━━━━━ SOURCE MATERIAL ━━━━━

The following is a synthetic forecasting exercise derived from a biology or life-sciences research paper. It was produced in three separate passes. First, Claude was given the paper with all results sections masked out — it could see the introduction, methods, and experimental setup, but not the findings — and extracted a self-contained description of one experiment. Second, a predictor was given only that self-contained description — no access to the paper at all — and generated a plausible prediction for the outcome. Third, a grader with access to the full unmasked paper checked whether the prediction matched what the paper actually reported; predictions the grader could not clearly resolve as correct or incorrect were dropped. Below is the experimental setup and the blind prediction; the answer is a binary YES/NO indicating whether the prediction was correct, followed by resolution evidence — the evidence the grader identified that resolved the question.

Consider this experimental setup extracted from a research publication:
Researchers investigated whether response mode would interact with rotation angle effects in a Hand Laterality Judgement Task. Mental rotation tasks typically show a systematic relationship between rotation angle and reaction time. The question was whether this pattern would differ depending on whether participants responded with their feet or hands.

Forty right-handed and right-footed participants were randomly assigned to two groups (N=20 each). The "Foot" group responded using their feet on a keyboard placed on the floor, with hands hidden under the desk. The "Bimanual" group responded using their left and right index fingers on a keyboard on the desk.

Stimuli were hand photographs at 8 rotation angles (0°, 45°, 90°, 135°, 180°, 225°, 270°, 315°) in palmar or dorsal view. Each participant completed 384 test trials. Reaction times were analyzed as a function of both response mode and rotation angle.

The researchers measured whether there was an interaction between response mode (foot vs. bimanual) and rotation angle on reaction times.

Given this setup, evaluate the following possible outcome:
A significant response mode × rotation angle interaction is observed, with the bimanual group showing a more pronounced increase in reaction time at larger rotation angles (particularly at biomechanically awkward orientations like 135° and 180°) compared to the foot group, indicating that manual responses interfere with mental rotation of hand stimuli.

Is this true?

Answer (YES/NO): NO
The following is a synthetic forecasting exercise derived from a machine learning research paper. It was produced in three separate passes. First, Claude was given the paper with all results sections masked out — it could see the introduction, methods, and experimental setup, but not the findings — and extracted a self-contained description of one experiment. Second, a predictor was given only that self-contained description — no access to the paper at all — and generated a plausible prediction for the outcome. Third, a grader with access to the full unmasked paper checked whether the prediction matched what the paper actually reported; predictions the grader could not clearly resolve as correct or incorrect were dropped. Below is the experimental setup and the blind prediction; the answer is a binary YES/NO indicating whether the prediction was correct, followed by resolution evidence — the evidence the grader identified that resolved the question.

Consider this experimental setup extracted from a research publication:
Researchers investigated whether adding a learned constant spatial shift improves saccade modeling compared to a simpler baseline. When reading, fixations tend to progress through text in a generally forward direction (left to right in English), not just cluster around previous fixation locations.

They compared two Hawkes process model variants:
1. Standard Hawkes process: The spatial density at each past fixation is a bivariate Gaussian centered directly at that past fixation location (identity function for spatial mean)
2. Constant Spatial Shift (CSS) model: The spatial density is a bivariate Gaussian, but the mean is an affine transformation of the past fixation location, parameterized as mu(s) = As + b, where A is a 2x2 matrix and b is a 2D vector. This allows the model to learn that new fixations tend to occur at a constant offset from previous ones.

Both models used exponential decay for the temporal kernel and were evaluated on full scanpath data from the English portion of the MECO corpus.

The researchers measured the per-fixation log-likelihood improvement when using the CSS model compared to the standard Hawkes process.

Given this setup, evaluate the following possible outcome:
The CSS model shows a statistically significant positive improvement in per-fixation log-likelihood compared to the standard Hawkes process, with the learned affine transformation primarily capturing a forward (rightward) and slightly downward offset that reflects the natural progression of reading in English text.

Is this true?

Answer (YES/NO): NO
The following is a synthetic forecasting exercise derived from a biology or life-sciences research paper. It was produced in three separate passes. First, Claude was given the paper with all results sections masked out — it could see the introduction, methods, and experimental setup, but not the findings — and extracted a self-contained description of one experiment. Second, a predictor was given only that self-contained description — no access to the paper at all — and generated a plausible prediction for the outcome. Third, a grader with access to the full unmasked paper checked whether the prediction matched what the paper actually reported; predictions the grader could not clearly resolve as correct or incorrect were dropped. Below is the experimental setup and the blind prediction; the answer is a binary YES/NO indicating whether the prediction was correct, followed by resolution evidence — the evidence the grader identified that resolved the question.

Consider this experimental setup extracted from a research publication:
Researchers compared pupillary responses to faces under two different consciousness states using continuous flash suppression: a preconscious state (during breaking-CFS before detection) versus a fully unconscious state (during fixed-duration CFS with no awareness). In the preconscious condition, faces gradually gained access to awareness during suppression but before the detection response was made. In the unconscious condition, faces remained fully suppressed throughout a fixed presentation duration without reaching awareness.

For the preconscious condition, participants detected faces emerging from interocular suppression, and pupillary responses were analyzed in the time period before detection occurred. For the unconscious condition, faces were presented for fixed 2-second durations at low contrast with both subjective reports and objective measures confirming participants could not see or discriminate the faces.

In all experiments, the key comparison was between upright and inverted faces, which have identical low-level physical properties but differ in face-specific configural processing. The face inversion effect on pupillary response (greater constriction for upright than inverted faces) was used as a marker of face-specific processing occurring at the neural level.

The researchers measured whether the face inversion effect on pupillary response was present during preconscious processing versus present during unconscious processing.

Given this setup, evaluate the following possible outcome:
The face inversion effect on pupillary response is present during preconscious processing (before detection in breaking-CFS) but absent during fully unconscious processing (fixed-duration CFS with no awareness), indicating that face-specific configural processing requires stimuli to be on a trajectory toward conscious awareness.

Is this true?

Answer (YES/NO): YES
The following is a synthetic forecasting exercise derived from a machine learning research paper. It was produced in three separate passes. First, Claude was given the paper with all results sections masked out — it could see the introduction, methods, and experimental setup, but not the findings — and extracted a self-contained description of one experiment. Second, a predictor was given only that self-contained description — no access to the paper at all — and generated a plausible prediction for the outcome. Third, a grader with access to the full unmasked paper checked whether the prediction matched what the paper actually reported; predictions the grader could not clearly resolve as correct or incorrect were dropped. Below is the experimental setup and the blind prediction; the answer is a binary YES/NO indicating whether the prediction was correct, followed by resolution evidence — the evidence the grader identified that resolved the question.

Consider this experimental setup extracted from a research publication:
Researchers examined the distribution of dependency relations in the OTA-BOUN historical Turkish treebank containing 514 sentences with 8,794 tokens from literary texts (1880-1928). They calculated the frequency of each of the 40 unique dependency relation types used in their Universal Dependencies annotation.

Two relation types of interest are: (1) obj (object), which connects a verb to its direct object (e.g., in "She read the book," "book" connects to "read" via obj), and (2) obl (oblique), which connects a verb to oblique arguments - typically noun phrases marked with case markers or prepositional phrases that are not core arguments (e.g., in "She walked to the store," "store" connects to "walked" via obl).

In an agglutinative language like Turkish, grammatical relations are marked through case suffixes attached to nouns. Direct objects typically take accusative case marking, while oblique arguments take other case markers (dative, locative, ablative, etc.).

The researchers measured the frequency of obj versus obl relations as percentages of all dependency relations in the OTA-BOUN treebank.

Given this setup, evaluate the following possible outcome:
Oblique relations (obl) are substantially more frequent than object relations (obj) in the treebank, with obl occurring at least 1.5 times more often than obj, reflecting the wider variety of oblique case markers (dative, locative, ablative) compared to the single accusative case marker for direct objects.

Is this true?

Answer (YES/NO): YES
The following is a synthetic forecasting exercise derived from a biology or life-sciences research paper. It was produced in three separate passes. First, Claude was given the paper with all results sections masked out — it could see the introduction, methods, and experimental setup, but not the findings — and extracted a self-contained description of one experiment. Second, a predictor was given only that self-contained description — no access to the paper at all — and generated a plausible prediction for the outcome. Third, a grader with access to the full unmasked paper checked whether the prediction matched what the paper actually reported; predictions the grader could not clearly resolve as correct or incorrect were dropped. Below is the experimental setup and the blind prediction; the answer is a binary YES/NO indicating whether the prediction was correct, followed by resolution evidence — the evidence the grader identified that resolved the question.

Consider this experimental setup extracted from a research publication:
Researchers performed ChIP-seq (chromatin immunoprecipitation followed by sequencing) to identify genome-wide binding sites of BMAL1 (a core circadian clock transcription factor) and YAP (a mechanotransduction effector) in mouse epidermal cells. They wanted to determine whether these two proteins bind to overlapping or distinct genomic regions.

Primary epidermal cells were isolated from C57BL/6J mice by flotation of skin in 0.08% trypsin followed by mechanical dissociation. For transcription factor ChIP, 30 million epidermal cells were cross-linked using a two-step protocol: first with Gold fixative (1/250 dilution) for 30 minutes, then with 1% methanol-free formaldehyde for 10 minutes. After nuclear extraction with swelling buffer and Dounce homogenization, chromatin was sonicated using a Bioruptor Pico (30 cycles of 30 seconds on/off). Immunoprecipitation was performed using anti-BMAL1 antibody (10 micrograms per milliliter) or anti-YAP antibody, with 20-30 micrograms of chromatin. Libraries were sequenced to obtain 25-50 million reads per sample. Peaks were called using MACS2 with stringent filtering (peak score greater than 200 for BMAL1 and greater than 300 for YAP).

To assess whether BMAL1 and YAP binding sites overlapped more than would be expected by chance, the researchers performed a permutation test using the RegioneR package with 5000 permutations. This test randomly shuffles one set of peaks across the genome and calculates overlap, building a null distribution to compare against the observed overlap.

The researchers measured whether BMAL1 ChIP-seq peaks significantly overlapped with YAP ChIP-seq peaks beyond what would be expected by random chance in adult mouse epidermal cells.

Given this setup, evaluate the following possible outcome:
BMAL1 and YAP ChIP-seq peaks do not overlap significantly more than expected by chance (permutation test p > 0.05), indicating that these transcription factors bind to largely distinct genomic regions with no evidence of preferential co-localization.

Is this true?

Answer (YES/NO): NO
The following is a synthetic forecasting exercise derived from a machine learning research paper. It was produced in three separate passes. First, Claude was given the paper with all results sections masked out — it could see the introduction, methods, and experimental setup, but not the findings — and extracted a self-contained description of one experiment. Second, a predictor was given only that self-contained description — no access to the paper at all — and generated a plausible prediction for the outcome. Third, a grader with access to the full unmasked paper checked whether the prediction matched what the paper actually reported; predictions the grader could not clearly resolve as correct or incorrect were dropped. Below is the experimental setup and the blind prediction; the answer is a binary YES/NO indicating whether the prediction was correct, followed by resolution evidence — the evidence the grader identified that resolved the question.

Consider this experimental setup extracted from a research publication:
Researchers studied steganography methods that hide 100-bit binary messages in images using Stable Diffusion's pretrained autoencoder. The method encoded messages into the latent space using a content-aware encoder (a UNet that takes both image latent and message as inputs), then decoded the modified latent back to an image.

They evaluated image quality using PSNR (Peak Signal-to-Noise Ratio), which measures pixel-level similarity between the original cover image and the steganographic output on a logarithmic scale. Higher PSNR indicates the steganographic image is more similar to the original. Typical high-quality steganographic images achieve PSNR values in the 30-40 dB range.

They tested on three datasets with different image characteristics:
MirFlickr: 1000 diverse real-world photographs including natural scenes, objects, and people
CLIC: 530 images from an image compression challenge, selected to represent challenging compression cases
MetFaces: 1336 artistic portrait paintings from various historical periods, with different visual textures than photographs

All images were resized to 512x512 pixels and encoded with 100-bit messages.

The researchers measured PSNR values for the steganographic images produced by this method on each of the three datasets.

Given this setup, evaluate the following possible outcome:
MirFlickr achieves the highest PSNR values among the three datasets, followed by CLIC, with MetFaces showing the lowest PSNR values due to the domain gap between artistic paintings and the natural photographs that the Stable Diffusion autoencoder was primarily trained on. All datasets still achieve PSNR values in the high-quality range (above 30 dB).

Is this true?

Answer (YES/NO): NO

━━━━━

- TASK DESCRIPTION: Could you set down, exactly as written, the lines above between the one holding "Researchers investigated whether adding" and the one holding "1. Standard Hawkes", inclusive, and nothing more?

- RESULT OF THIS EXERCISE:
Researchers investigated whether adding a learned constant spatial shift improves saccade modeling compared to a simpler baseline. When reading, fixations tend to progress through text in a generally forward direction (left to right in English), not just cluster around previous fixation locations.

They compared two Hawkes process model variants:
1. Standard Hawkes process: The spatial density at each past fixation is a bivariate Gaussian centered directly at that past fixation location (identity function for spatial mean)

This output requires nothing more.